Nearly 60 years after its initial theatrical release, 12 Angry Men remains one of the most powerful, wisest and brilliantly composed motion pictures of all-time. Sydney Lumet’s adaptation of the stage play has 99% of the film in one room. It’s 12 guys just yapping at each other for 90 minutes, but yet it flies by as fast as any thriller ever made.
Character development for each of these 12 jurors, stuck with deciding the fate of a young man charged with murder evolves naturally over the course of arguing back and forth the merits and flaws in the prosecution’s case. Henry Fonda begins as the lone hold out, but then he begins to poke hole after hole in the case and the tide of the jury swings his way. Most people would pick the last juror to be won over, and that’s obviously an iconic scene.

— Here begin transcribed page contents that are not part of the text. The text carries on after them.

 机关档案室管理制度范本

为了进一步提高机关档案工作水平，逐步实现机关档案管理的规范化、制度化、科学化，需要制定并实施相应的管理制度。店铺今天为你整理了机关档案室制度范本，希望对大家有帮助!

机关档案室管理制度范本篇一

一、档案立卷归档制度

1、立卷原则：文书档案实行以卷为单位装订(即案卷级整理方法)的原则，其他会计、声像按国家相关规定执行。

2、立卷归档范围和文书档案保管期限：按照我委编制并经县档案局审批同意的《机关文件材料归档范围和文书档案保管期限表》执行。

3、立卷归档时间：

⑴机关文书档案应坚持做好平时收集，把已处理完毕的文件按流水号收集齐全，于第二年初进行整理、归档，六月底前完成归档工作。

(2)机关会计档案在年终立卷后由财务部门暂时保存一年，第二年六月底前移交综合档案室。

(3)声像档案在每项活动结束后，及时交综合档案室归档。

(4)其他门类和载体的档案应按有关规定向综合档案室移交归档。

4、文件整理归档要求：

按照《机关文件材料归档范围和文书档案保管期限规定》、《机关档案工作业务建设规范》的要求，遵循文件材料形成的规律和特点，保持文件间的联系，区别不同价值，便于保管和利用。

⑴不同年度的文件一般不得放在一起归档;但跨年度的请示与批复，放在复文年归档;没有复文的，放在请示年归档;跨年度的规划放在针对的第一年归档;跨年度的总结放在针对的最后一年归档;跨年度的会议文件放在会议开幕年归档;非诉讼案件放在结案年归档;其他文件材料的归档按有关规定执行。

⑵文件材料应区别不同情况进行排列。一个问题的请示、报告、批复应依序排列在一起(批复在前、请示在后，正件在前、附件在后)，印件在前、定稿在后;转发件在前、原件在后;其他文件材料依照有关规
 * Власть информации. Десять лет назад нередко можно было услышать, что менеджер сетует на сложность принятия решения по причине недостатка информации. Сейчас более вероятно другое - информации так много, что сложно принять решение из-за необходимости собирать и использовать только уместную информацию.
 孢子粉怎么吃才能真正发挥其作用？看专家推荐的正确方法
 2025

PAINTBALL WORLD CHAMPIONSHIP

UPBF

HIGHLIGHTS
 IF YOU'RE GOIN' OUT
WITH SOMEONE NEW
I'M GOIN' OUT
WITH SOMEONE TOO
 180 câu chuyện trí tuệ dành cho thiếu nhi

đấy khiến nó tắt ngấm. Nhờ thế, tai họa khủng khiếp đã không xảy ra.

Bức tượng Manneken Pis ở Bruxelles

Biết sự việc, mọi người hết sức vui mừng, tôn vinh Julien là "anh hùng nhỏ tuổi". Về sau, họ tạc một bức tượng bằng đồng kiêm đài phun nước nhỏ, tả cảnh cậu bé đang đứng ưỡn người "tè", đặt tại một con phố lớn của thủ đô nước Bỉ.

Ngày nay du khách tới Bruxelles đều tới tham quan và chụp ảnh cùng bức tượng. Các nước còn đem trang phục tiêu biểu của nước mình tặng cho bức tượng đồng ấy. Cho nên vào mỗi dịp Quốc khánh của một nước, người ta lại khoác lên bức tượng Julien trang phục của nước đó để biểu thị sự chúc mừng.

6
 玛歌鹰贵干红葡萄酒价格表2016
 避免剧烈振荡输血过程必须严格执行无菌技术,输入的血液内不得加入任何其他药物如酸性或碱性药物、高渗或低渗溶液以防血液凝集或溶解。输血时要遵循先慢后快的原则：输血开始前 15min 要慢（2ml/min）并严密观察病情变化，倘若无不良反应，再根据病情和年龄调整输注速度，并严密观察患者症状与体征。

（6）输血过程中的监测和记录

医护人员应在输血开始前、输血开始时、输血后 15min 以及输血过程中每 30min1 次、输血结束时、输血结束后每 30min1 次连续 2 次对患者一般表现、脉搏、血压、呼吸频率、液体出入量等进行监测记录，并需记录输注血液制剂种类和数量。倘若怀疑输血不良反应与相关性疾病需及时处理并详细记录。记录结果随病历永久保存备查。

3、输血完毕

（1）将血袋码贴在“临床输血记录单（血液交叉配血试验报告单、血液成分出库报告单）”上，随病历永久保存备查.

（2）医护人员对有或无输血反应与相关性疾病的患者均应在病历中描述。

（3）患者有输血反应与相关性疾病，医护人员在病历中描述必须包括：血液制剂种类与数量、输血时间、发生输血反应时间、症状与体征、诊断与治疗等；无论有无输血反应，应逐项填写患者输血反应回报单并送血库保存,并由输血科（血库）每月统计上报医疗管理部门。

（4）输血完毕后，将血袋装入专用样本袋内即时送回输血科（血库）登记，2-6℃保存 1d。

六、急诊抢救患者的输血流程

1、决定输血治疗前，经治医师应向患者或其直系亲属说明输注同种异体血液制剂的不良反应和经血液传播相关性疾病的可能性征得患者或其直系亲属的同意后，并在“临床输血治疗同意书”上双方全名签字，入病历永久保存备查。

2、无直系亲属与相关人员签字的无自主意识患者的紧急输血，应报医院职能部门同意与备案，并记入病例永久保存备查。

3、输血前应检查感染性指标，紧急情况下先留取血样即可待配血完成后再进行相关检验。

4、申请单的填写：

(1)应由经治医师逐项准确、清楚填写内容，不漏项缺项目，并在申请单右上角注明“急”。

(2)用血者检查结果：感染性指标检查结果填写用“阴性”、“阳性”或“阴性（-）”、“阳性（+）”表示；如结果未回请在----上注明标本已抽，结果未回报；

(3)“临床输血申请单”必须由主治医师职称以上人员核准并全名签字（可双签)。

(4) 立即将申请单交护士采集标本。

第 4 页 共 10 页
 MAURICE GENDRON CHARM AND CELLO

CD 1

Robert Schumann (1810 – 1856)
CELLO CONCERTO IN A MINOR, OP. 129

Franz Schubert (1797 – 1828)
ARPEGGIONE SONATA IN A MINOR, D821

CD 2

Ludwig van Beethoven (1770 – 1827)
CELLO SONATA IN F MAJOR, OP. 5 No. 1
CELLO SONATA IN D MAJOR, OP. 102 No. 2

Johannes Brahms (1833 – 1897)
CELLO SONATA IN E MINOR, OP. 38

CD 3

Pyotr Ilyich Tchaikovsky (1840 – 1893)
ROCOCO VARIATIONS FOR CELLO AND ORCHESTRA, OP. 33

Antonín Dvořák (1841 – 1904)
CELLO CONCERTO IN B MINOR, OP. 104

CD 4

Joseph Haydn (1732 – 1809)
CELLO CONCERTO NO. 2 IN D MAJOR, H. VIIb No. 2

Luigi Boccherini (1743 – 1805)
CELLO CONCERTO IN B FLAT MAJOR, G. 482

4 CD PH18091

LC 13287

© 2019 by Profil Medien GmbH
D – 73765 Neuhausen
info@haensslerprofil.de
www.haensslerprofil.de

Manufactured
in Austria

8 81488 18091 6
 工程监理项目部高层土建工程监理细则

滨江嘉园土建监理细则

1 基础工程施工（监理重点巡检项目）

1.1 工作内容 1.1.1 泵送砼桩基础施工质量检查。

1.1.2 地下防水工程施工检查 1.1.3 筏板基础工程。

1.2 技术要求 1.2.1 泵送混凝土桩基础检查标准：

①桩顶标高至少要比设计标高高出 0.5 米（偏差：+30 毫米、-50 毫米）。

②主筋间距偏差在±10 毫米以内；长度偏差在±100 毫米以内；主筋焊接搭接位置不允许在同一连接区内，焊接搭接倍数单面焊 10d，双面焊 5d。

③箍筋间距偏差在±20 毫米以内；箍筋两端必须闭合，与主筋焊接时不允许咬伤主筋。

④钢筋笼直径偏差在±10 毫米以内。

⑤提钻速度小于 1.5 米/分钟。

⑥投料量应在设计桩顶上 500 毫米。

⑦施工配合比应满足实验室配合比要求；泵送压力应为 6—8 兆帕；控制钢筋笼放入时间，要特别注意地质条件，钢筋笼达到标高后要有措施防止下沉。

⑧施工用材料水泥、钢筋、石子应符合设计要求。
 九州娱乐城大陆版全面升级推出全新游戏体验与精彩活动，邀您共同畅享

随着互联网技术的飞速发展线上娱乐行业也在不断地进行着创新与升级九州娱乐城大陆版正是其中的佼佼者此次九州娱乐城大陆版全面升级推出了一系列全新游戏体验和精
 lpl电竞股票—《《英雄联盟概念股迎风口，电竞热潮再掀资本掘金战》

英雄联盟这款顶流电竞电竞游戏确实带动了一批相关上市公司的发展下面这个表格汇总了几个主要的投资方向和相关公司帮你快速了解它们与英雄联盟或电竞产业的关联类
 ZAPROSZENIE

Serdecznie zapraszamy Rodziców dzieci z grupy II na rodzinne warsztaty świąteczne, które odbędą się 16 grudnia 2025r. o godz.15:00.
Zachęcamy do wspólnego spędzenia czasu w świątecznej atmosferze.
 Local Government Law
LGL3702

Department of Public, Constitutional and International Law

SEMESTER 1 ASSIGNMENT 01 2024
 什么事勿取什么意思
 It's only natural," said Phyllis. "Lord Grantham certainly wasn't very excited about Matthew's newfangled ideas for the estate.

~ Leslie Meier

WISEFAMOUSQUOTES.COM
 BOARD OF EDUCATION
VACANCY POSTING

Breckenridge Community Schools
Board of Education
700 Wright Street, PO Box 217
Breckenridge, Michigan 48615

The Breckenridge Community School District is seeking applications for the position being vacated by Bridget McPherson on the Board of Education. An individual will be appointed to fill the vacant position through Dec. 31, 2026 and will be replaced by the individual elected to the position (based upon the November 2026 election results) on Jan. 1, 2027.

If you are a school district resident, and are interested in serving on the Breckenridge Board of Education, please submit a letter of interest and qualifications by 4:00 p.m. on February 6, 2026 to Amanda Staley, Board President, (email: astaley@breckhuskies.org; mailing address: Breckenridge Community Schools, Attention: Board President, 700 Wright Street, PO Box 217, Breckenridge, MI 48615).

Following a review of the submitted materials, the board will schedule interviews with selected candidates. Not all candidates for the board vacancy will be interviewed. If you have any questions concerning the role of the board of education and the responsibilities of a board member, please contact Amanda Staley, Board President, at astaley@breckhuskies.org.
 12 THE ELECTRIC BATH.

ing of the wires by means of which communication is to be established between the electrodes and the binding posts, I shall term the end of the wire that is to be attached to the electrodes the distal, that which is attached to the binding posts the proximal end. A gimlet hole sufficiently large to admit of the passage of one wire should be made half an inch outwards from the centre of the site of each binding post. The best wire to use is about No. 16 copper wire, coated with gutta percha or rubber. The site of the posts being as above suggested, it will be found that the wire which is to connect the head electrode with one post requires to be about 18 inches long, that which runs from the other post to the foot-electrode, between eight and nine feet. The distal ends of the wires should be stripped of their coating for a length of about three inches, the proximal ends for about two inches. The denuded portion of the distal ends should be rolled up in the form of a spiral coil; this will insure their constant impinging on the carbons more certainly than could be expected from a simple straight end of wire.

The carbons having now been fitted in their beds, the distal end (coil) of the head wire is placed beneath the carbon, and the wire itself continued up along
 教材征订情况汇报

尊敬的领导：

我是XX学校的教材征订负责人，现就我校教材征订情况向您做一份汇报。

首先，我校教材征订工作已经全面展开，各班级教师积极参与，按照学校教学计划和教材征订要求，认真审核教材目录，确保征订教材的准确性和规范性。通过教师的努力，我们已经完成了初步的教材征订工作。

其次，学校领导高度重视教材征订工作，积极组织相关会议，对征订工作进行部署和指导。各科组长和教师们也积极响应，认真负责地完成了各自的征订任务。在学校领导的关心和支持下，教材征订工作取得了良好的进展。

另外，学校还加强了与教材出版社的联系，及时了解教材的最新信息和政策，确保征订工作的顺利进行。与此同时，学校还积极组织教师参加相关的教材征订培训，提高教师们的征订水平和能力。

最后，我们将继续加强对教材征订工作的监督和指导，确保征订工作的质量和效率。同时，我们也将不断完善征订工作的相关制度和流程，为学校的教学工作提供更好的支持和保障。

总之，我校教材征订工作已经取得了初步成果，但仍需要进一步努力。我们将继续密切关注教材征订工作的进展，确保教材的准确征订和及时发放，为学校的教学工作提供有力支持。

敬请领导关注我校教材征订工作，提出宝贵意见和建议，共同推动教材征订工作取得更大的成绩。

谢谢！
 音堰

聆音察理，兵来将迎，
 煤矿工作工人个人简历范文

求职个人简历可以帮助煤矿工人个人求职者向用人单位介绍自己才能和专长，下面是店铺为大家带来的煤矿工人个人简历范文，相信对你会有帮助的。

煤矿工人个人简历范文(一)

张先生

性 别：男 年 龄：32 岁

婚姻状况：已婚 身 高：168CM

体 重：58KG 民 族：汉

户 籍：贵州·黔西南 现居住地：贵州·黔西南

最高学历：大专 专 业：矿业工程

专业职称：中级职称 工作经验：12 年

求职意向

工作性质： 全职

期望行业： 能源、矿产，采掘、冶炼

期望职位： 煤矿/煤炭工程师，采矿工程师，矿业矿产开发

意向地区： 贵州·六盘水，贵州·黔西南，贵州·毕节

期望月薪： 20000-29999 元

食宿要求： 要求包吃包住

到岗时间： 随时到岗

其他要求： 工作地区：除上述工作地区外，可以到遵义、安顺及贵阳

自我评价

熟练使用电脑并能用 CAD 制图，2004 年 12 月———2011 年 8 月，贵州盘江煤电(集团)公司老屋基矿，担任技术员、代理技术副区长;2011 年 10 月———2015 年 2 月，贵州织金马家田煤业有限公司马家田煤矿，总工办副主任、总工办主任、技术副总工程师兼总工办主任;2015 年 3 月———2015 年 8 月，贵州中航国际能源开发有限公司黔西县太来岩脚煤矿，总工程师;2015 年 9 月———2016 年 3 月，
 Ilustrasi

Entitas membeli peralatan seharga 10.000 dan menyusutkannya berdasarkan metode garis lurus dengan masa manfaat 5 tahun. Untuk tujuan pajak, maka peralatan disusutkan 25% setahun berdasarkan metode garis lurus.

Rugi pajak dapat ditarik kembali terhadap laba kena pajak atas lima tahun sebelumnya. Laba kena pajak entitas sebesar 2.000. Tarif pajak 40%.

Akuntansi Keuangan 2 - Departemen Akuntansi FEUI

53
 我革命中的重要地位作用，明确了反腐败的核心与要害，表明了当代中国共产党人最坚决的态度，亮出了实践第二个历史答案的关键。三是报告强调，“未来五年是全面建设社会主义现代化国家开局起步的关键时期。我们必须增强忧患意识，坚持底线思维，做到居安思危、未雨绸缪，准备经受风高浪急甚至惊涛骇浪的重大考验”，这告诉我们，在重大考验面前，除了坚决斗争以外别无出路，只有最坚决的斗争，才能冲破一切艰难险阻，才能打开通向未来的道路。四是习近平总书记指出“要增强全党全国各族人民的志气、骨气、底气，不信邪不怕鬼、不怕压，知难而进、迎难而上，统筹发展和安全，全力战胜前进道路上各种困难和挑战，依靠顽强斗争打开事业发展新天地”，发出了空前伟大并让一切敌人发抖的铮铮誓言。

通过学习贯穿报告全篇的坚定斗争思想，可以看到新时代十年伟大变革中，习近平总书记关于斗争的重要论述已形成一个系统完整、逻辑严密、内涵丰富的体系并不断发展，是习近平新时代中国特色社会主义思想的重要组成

Myself, I like an earlier moment, when everyone realizes that the fervor of one of the advocates of a guilty verdict is based on the fact that he’s one of “those people”. It doesn’t matter what he meant by that. It was prejudice. The other 11 men make the most noble choice you can make when faced with someone spewing that type of venomous, irrational hate…..they turn their backs on him. They don’t engage him in discourse, it’s not worth it. He’s not worth it. I wish we could practice this a little more instead of screaming at each other. Just turn away and don’t waste a second of your life arguing over something not worth the air you’d need to breathe a response to life. It’s just a small part of this film, but a powerful one, and my favorite scene in this classic.